Exercise requirements:
Put every line of the listing from the one containing "ボタニカルブルーメリークリスマスイラストレーション ポストカード" down to the one containing "Rust Map: Procedural" into a Markdown table with the columns Row and Line, skipping blank lines and leaving out the pictures.

Supplied records:
------------------------------------

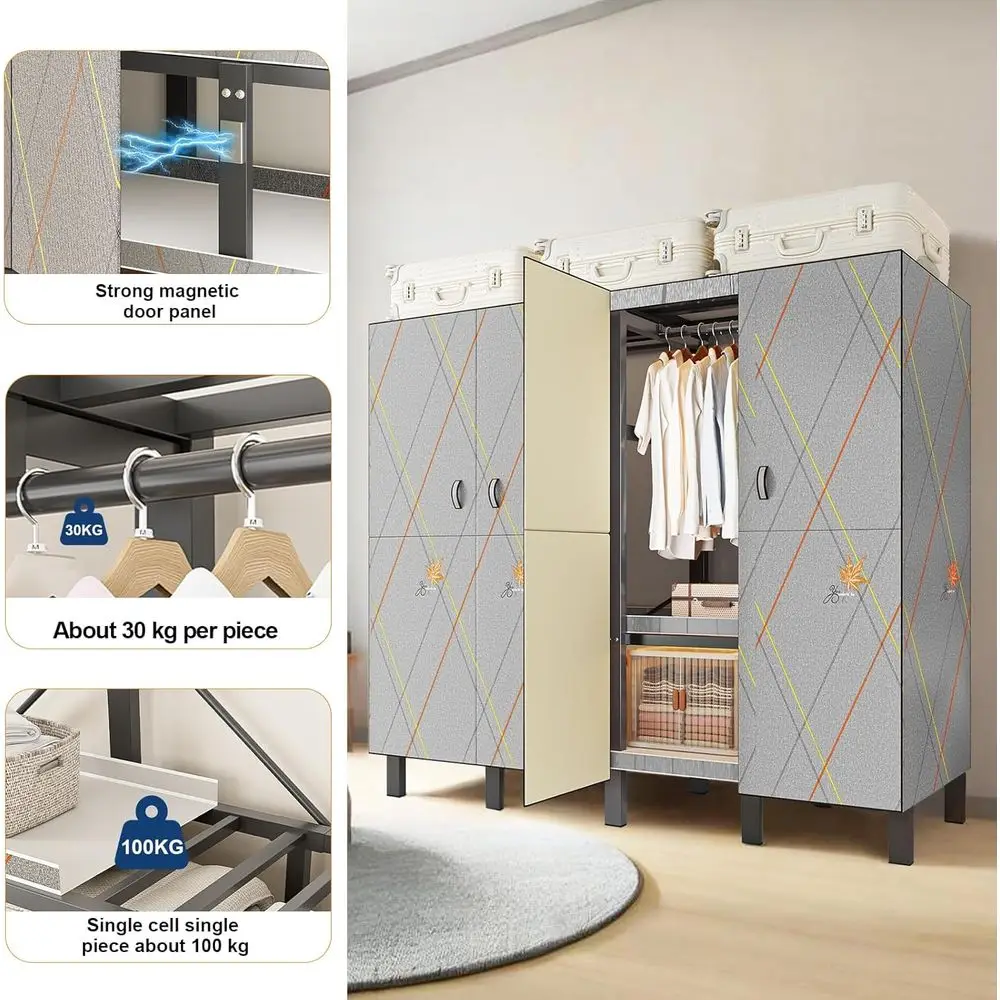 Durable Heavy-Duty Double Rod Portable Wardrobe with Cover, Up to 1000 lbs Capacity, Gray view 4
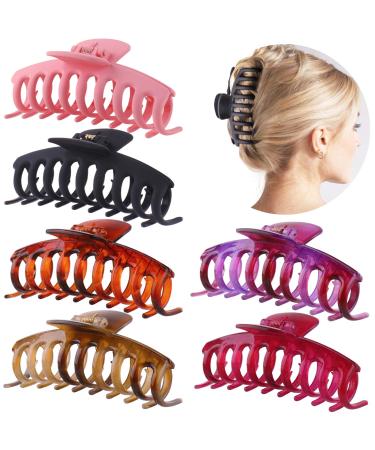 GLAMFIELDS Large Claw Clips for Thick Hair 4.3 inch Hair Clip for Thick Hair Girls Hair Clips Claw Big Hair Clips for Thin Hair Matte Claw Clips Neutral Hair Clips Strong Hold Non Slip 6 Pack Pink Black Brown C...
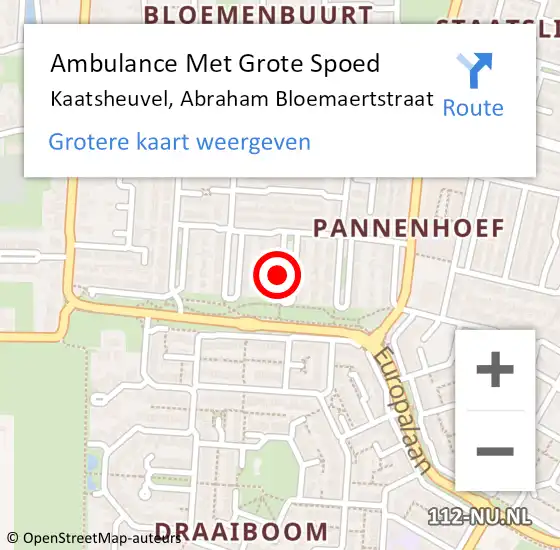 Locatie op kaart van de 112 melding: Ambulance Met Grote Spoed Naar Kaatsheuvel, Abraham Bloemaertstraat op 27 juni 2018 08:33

------------------------------------

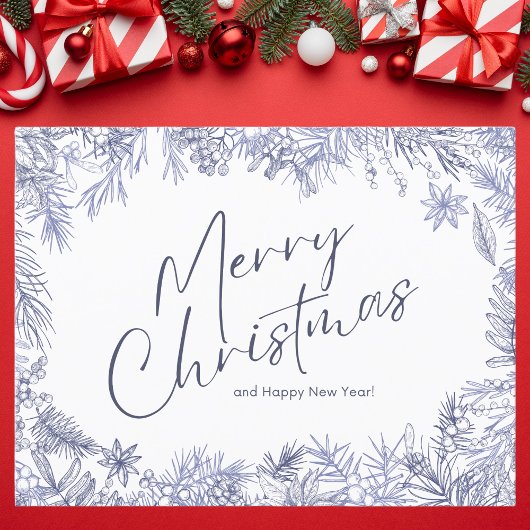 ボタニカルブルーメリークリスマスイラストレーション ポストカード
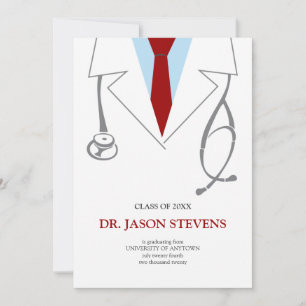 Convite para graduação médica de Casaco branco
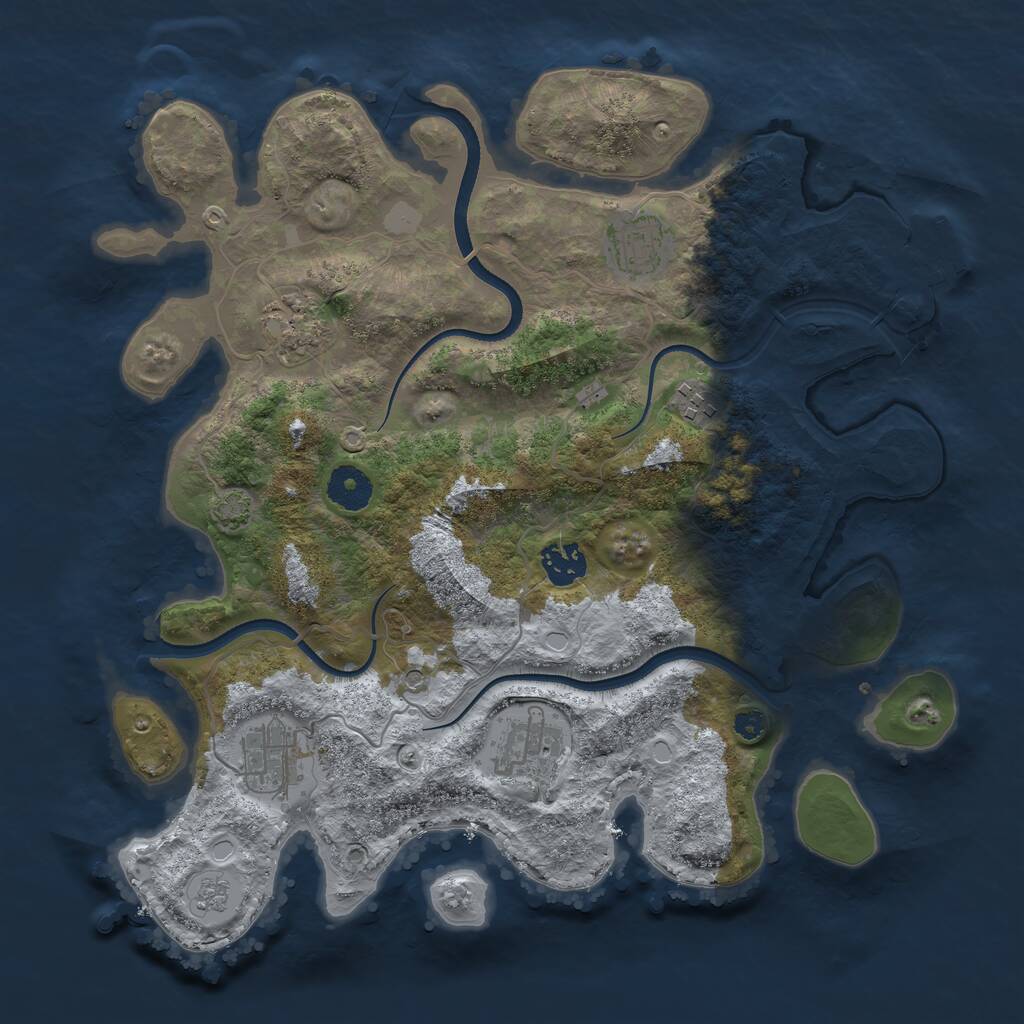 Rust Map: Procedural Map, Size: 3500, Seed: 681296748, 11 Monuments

------------------------------------

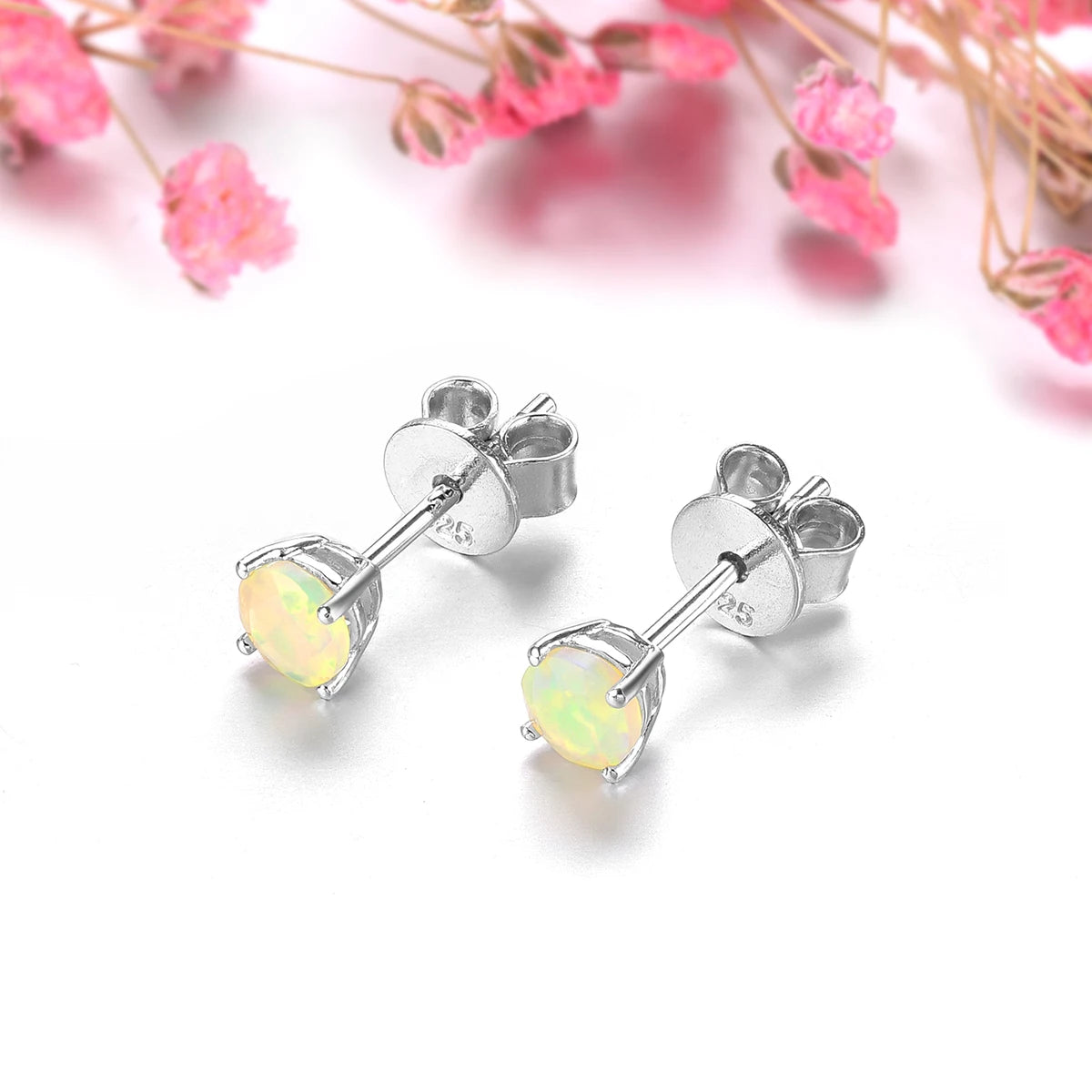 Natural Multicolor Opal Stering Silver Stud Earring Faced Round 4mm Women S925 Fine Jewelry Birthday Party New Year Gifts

------------------------------------

Solved exercise:
| Row | Line |
|---|---|
| 1 |  ボタニカルブルーメリークリスマスイラストレーション ポストカード |
| 2 |  Convite para graduação médica de Casaco branco |
| 3 |  Rust Map: Procedural Map, Size: 3500, Seed: 681296748, 11 Monuments |